This is excellent sir!!! I am taking a filters course at the undergraduate level EE, and my professor is really good, but this is a nice supplement and summary of the differences between FIR and IIR.
Actually it is ok as written. Note that the sum in the denominator starts from k=0, and we define a_0 = 1. It would be equivalent to write "1 + sum" where the sum starts at k = 1.

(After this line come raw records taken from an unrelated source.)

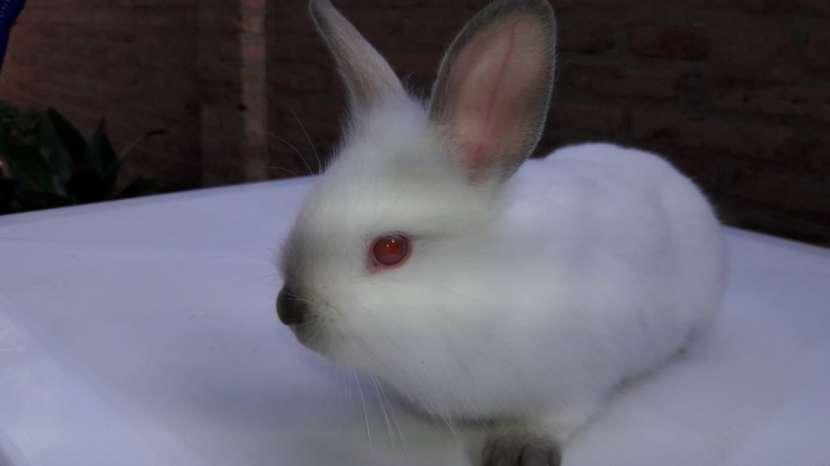 Conejos enanos y cabeza de León. Hermosas mascotas. - 1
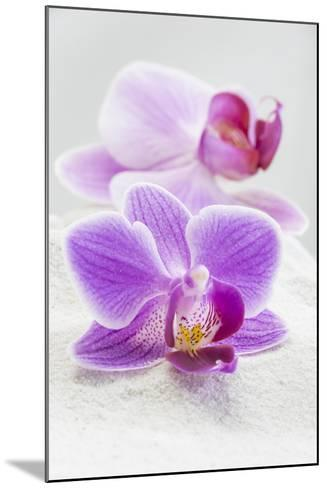 Orchid Blossoms on White Sand-Uwe Merkel-Mounted Photographic Print
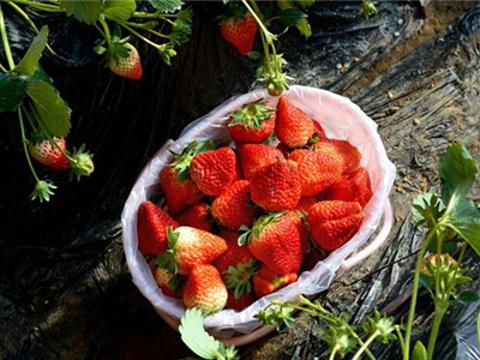 娟子草莓园旅游景点图片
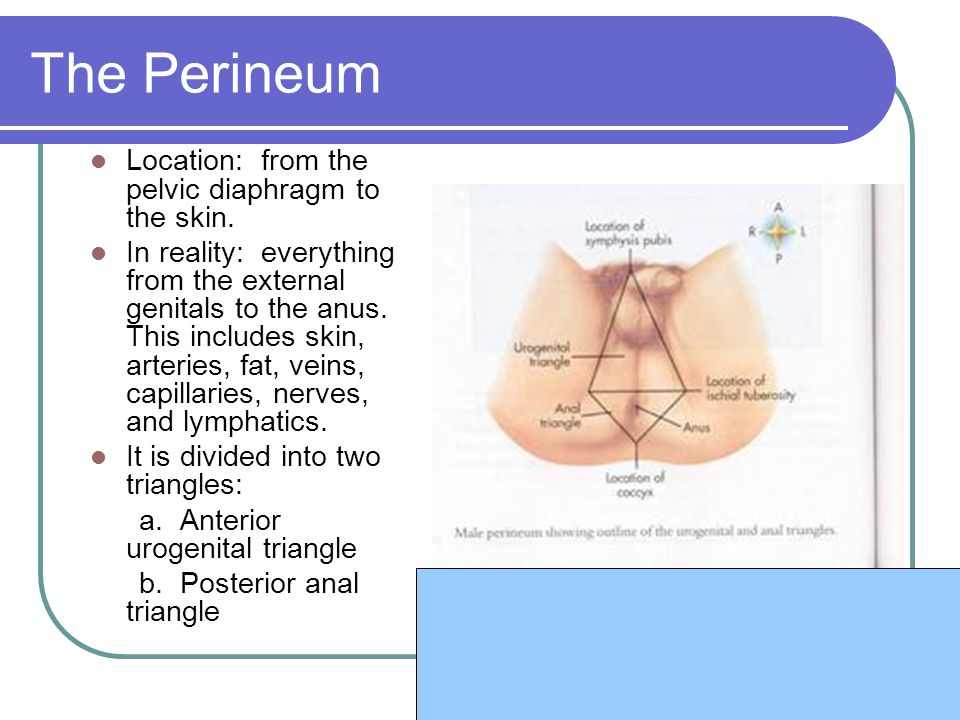 The Perineum Location: from the pelvic diaphragm to the skin.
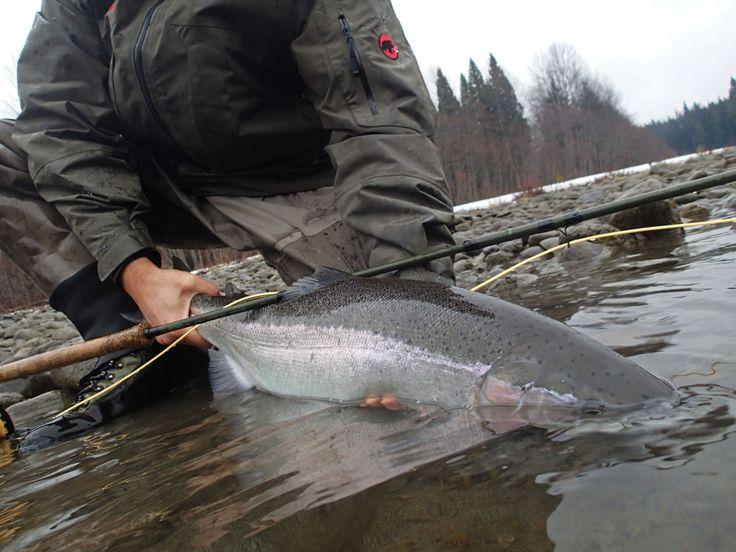 1000 images about skeena river steelhead fly fishing on pinterest deep creek lodge winter skeena river steelhead sciox Image collections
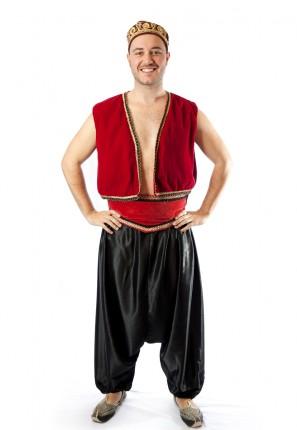 Aladdin costume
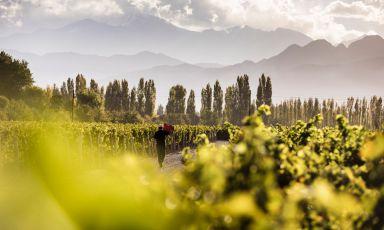 Terrazas de los Andes: fortissimamente Malbec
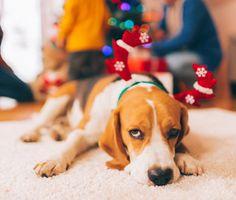 Sick Christmas dog
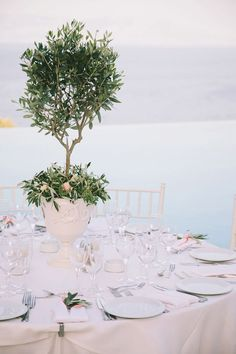 Mini Olive Tree Centerpieces for a Wedding In Messinia - Greece by Stella & Moscha -Photography: Thanos Asfis Tree Centrepiece Wedding, Topiary Wedding, Topiary Centerpieces, Wedding Decorations, Wedding Trees, Wedding Venues, Destination Wedding, Olive Branch Wedding, Olive Wedding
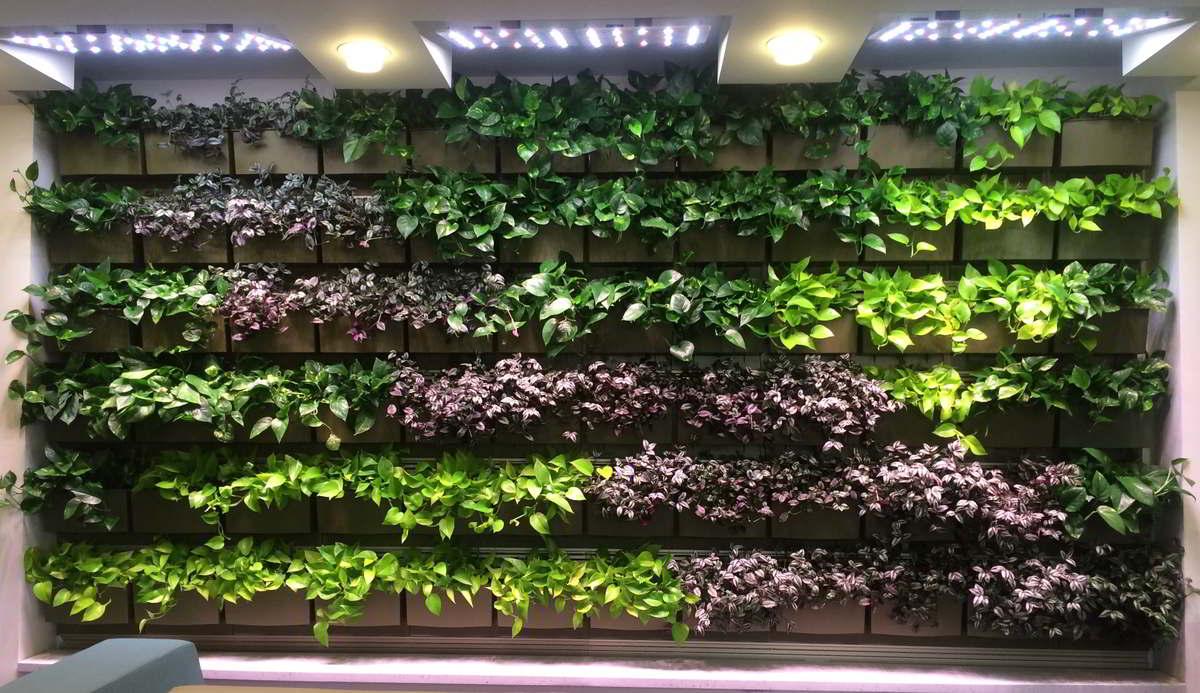 mehrere tollen Blätter Grüne Wandgestaltung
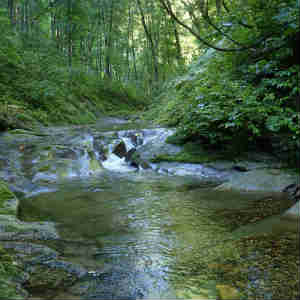 白神山地 暗門の滝から西股沢を遡行する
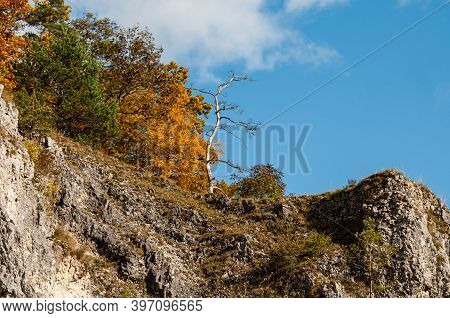Deciduous Trees In Autumn Leaf Colors Growing On A Cliff Of Jurassic Limestone In Swabian Alb In Ger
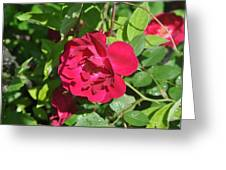 Rose On The Vine Greeting Card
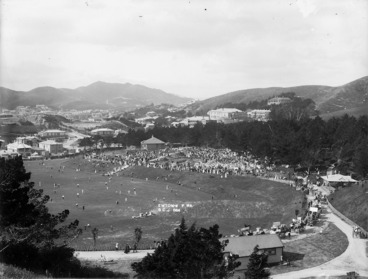 Image: Overlooking Newtown Park, Newtown, Wellington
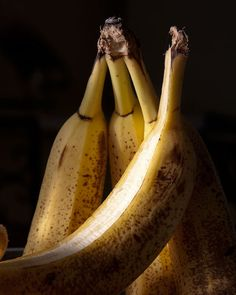Banana Fruit Still Life Photograph Moody Abstract by MollysMuses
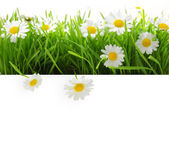 Banner with grass and flowers isolated on white — Stockfoto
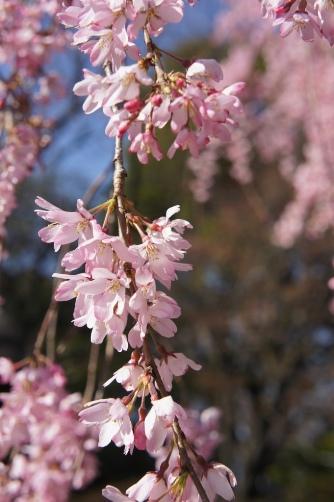 20120404伝法院の枝垂桜④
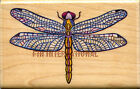 Dragonfly All Night Media Wood Mount Rubber Stamp 508F 25 x 15 Water Bug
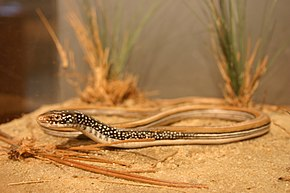 Description de l'image Mimic Glass Lizard (2289044746).jpg.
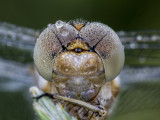 slumbering dragonfly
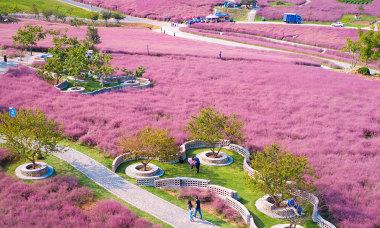 Trung Quốc nhuộm sắc cỏ hồng mùa thu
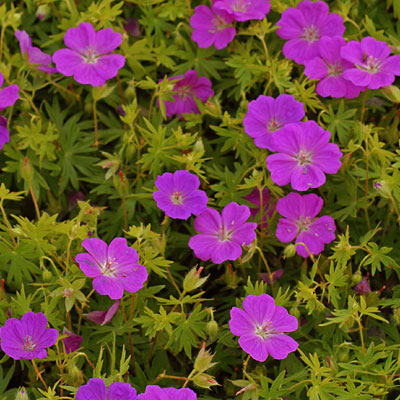 Geranium sang. 'New Hampshire Purple'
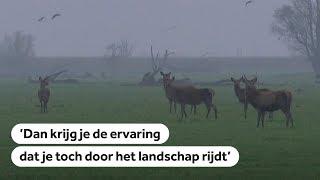 NIEUW LAND: Nederland krijgt er een groot nationaal park in Flevoland bij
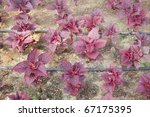 close view of all red leaf ... | Shutterstock . vector #67175395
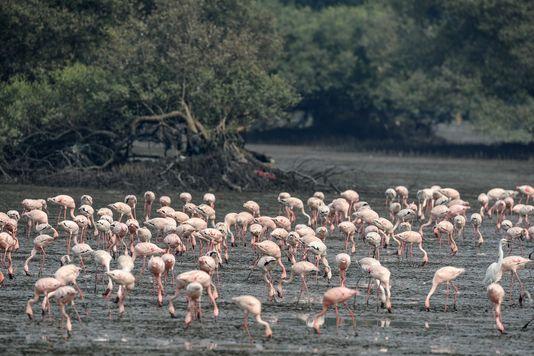 5029364_7_ec8f_flamants-roses-faisant-halte-dans-la-mangrove_667c5518bc72e136287edcd9b4a8b61e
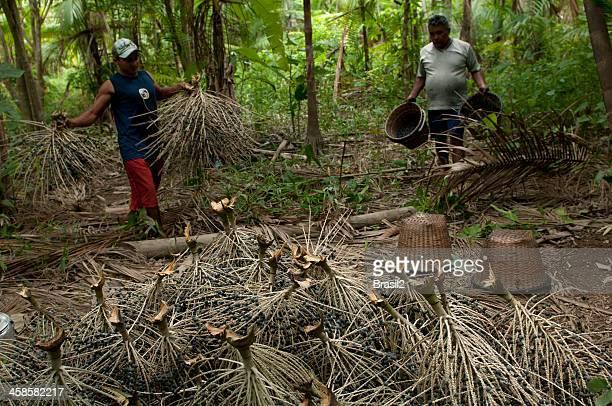 açai harvesting - acai stock pictures, royalty-free photos & images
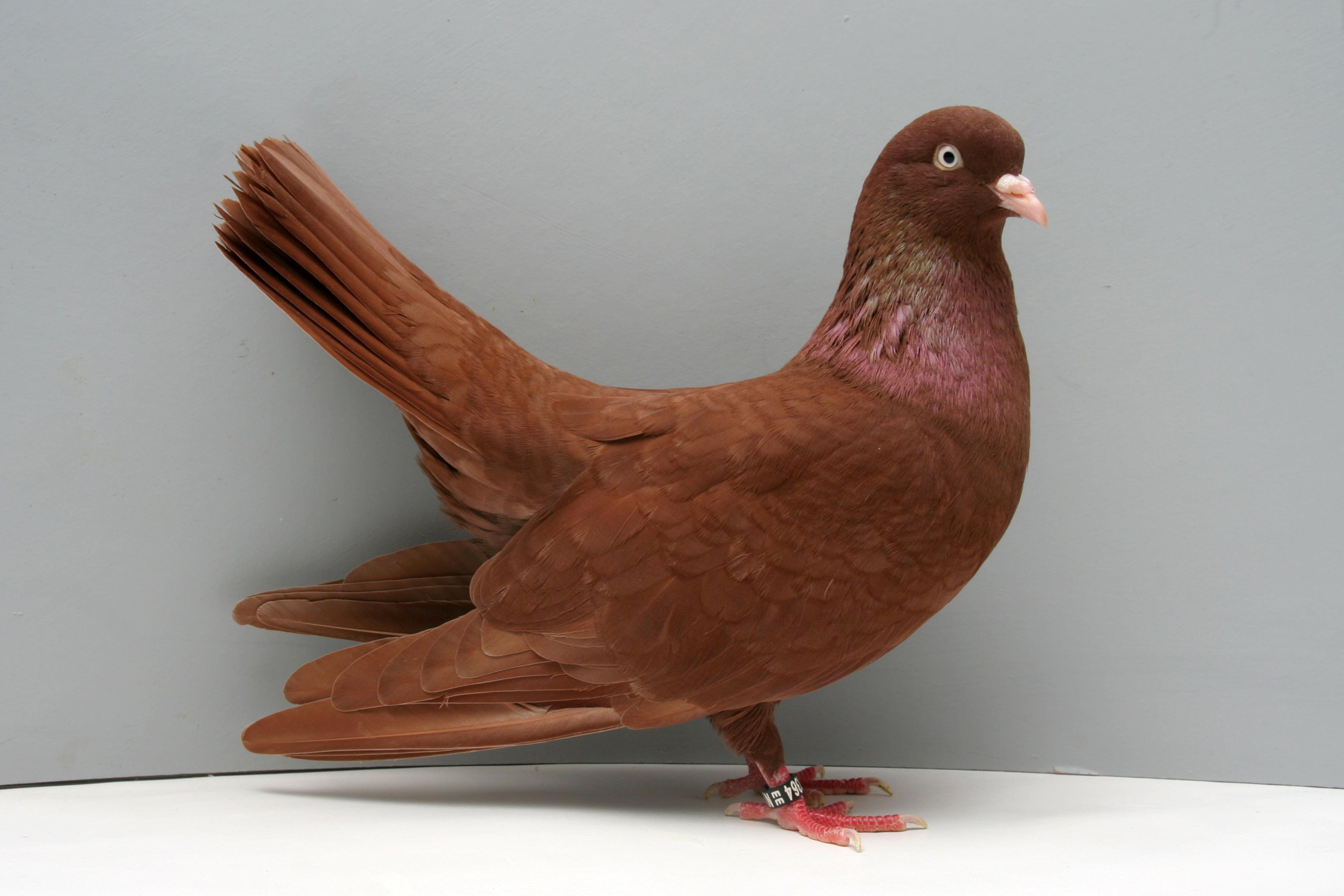 Rouleur -pigeons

Barry Van Veen ı have a question about fır filter can you help me about it? gokhan.arslan.763@gmail.com you can send mail to me and ı will send question to you on gmail. Thank you so much
This is a good video. I think that it would have been useful to say and show a diagram that in order for any filter to be able to recognize a band of frequencies, then the SHAPE of the impulse function of the filter must have a kernel containing the signal to be selected. * A Low pass filters would have an decaying impulse function which contains the SHAPE related to frequencies to be selected * A high pass filter would have an IMPULSE followed by the inverted shape of the impulse of a low pass filter. * A bandpass filter would have a decaying impulse that encloses an oscillatory signal related to the frequency to be selected. Then the FIR and the IIR Filters would have provided this shape which is shown on flat paper as a flat function but in reality, it is a three-dimensional rotating function going around a time axis After all the signal e^-jwt or e^jwT may be looked at as time locations or rotating vectors are in the form of cos ( wt) + j.sin( wt) which is a rotating vector that operates in the frequency and time domain. It would be a remarkable digital filter if it is shown in three dimensions where the pulses rotate and the delay and adders operate in three dimensions. It is also useful to look upon the Laplace and Convolution function as being three dimensional as we deal with e^jwt and not only the flat functions sine(wt) and cosine ( wt)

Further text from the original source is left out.